Modern LLM evals usually combine these — task-specific metrics + LLM-as-judge + human spot checks.

Statistical significance

When comparing two models on a benchmark, the gap might be noise. To check:

Bootstrap: resample the test set, recompute the metric, repeat. The 95% CI tells you the noise floor.
McNemar’s test: for paired binary classifications.
Sign test / paired t-test: for paired metric scores.

If your bootstrapped CIs overlap, the new model isn’t better — it’s the same model with more hype.

Designing an eval

The hardest part of ML, especially for LLM systems.

A good eval has:

Multiple slices: overall, per-class, per-cohort, per-difficulty.
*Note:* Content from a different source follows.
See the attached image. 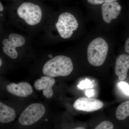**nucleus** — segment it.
Masks as SVG:
<instances>
[{"instance_id":"nucleus-1","label":"nucleus","mask_w":129,"mask_h":129,"mask_svg":"<svg viewBox=\"0 0 129 129\" xmlns=\"http://www.w3.org/2000/svg\"><path fill=\"white\" fill-rule=\"evenodd\" d=\"M73 69L71 59L66 56L59 55L47 61L44 65L42 72L45 76L54 78L68 76Z\"/></svg>"},{"instance_id":"nucleus-2","label":"nucleus","mask_w":129,"mask_h":129,"mask_svg":"<svg viewBox=\"0 0 129 129\" xmlns=\"http://www.w3.org/2000/svg\"><path fill=\"white\" fill-rule=\"evenodd\" d=\"M108 51L107 42L101 37L93 40L88 46L87 57L88 62L94 67H100L106 60Z\"/></svg>"},{"instance_id":"nucleus-3","label":"nucleus","mask_w":129,"mask_h":129,"mask_svg":"<svg viewBox=\"0 0 129 129\" xmlns=\"http://www.w3.org/2000/svg\"><path fill=\"white\" fill-rule=\"evenodd\" d=\"M18 15L29 25L38 24L41 21L42 12L40 7L30 2L21 4L17 11Z\"/></svg>"},{"instance_id":"nucleus-4","label":"nucleus","mask_w":129,"mask_h":129,"mask_svg":"<svg viewBox=\"0 0 129 129\" xmlns=\"http://www.w3.org/2000/svg\"><path fill=\"white\" fill-rule=\"evenodd\" d=\"M78 21L73 15L68 12L60 14L55 27L60 36L64 39L72 37L73 31L78 27Z\"/></svg>"},{"instance_id":"nucleus-5","label":"nucleus","mask_w":129,"mask_h":129,"mask_svg":"<svg viewBox=\"0 0 129 129\" xmlns=\"http://www.w3.org/2000/svg\"><path fill=\"white\" fill-rule=\"evenodd\" d=\"M45 112V106L40 103H34L25 109L19 118V122L23 125H29L41 118Z\"/></svg>"},{"instance_id":"nucleus-6","label":"nucleus","mask_w":129,"mask_h":129,"mask_svg":"<svg viewBox=\"0 0 129 129\" xmlns=\"http://www.w3.org/2000/svg\"><path fill=\"white\" fill-rule=\"evenodd\" d=\"M25 43V39L22 36L17 34H10L8 39H5L2 42L4 46L3 51L7 56L12 59H16L18 56L16 48L23 46Z\"/></svg>"},{"instance_id":"nucleus-7","label":"nucleus","mask_w":129,"mask_h":129,"mask_svg":"<svg viewBox=\"0 0 129 129\" xmlns=\"http://www.w3.org/2000/svg\"><path fill=\"white\" fill-rule=\"evenodd\" d=\"M103 102L98 99L81 97L75 102L74 108L79 111L86 112H93L99 110L103 107Z\"/></svg>"},{"instance_id":"nucleus-8","label":"nucleus","mask_w":129,"mask_h":129,"mask_svg":"<svg viewBox=\"0 0 129 129\" xmlns=\"http://www.w3.org/2000/svg\"><path fill=\"white\" fill-rule=\"evenodd\" d=\"M121 7L117 1L106 3L101 6L103 19L107 23L117 18L121 12Z\"/></svg>"},{"instance_id":"nucleus-9","label":"nucleus","mask_w":129,"mask_h":129,"mask_svg":"<svg viewBox=\"0 0 129 129\" xmlns=\"http://www.w3.org/2000/svg\"><path fill=\"white\" fill-rule=\"evenodd\" d=\"M6 90L10 94L20 97H26L33 92V88L30 84L25 82L17 84L11 83L7 86Z\"/></svg>"},{"instance_id":"nucleus-10","label":"nucleus","mask_w":129,"mask_h":129,"mask_svg":"<svg viewBox=\"0 0 129 129\" xmlns=\"http://www.w3.org/2000/svg\"><path fill=\"white\" fill-rule=\"evenodd\" d=\"M55 83V80L52 78L48 76H43L40 79L36 81L34 87L38 90H43V95L46 98H50L53 96L52 88Z\"/></svg>"},{"instance_id":"nucleus-11","label":"nucleus","mask_w":129,"mask_h":129,"mask_svg":"<svg viewBox=\"0 0 129 129\" xmlns=\"http://www.w3.org/2000/svg\"><path fill=\"white\" fill-rule=\"evenodd\" d=\"M129 69V55L123 54L119 56L116 59L115 72L119 80H124L127 78Z\"/></svg>"},{"instance_id":"nucleus-12","label":"nucleus","mask_w":129,"mask_h":129,"mask_svg":"<svg viewBox=\"0 0 129 129\" xmlns=\"http://www.w3.org/2000/svg\"><path fill=\"white\" fill-rule=\"evenodd\" d=\"M16 112L13 109L0 102V122L2 123H10L15 120Z\"/></svg>"},{"instance_id":"nucleus-13","label":"nucleus","mask_w":129,"mask_h":129,"mask_svg":"<svg viewBox=\"0 0 129 129\" xmlns=\"http://www.w3.org/2000/svg\"><path fill=\"white\" fill-rule=\"evenodd\" d=\"M115 115L119 120H124L129 116V101L125 102L118 106Z\"/></svg>"},{"instance_id":"nucleus-14","label":"nucleus","mask_w":129,"mask_h":129,"mask_svg":"<svg viewBox=\"0 0 129 129\" xmlns=\"http://www.w3.org/2000/svg\"><path fill=\"white\" fill-rule=\"evenodd\" d=\"M112 123L108 120H105L97 125L94 129H113Z\"/></svg>"},{"instance_id":"nucleus-15","label":"nucleus","mask_w":129,"mask_h":129,"mask_svg":"<svg viewBox=\"0 0 129 129\" xmlns=\"http://www.w3.org/2000/svg\"><path fill=\"white\" fill-rule=\"evenodd\" d=\"M118 0H87L88 3L92 5H102L106 3L117 1Z\"/></svg>"},{"instance_id":"nucleus-16","label":"nucleus","mask_w":129,"mask_h":129,"mask_svg":"<svg viewBox=\"0 0 129 129\" xmlns=\"http://www.w3.org/2000/svg\"><path fill=\"white\" fill-rule=\"evenodd\" d=\"M119 86L125 94L129 96V85L128 83L121 81L119 83Z\"/></svg>"},{"instance_id":"nucleus-17","label":"nucleus","mask_w":129,"mask_h":129,"mask_svg":"<svg viewBox=\"0 0 129 129\" xmlns=\"http://www.w3.org/2000/svg\"><path fill=\"white\" fill-rule=\"evenodd\" d=\"M91 84V82L89 80H86L81 81L78 85V87L80 89H83L84 88H88V86H90Z\"/></svg>"},{"instance_id":"nucleus-18","label":"nucleus","mask_w":129,"mask_h":129,"mask_svg":"<svg viewBox=\"0 0 129 129\" xmlns=\"http://www.w3.org/2000/svg\"><path fill=\"white\" fill-rule=\"evenodd\" d=\"M124 48L125 52L129 54V38H128L125 42Z\"/></svg>"},{"instance_id":"nucleus-19","label":"nucleus","mask_w":129,"mask_h":129,"mask_svg":"<svg viewBox=\"0 0 129 129\" xmlns=\"http://www.w3.org/2000/svg\"><path fill=\"white\" fill-rule=\"evenodd\" d=\"M86 95L89 97H90L94 94V90H89L86 91L85 92Z\"/></svg>"},{"instance_id":"nucleus-20","label":"nucleus","mask_w":129,"mask_h":129,"mask_svg":"<svg viewBox=\"0 0 129 129\" xmlns=\"http://www.w3.org/2000/svg\"><path fill=\"white\" fill-rule=\"evenodd\" d=\"M3 10V7L1 3H0V11H1V12H2Z\"/></svg>"},{"instance_id":"nucleus-21","label":"nucleus","mask_w":129,"mask_h":129,"mask_svg":"<svg viewBox=\"0 0 129 129\" xmlns=\"http://www.w3.org/2000/svg\"><path fill=\"white\" fill-rule=\"evenodd\" d=\"M74 129H85V128H84V127H77V128H75Z\"/></svg>"},{"instance_id":"nucleus-22","label":"nucleus","mask_w":129,"mask_h":129,"mask_svg":"<svg viewBox=\"0 0 129 129\" xmlns=\"http://www.w3.org/2000/svg\"><path fill=\"white\" fill-rule=\"evenodd\" d=\"M2 64V61L1 59H0V67H1Z\"/></svg>"}]
</instances>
A single average hides everything.
A frozen test set: don’t change it after seeing results.
A label provenance you trust: spot-check labels yourself.
A baseline: a trivial model (always predict majority, BM25, GPT-3.5) to compare against.
A rubric: what counts as “good enough”? Set the bar before you measure.

For LLM products specifically (Stage 13), evals also need:

Production trace replay
Adversarial inputs
Drift monitoring

Pitfalls

Optimizing the metric instead of the goal. Goodhart’s law. A click-through metric does not mean engagement; engagement does not mean satisfaction.
Overfitting to the eval. If you tune on the test set, even unintentionally, scores inflate.
Single-number reporting. Always report distribution / multiple slices / confidence intervals.
Comparing across data shifts. Yesterday’s 92% and today’s 91% might be the same model on harder data.

Exercises

Build a confusion matrix for a binary classifier with predictions [0,1,1,0,1,1,0,0] and labels [0,1,0,0,1,1,1,0]. Compute accuracy, precision, recall, F1, by hand.
AUC by ranking. Given scores [0.9, 0.4, 0.7, 0.2, 0.5] and labels [1, 0, 1, 0, 1], compute AUC by counting correctly-ordered pairs.
Calibration plot. Train a model on a small dataset, plot predicted probability vs actual frequency in 10 bins.
Bootstrap a CI. For a model with 92% accuracy on 500 examples, compute a 95% CI on the accuracy via 1000 bootstrap resamples.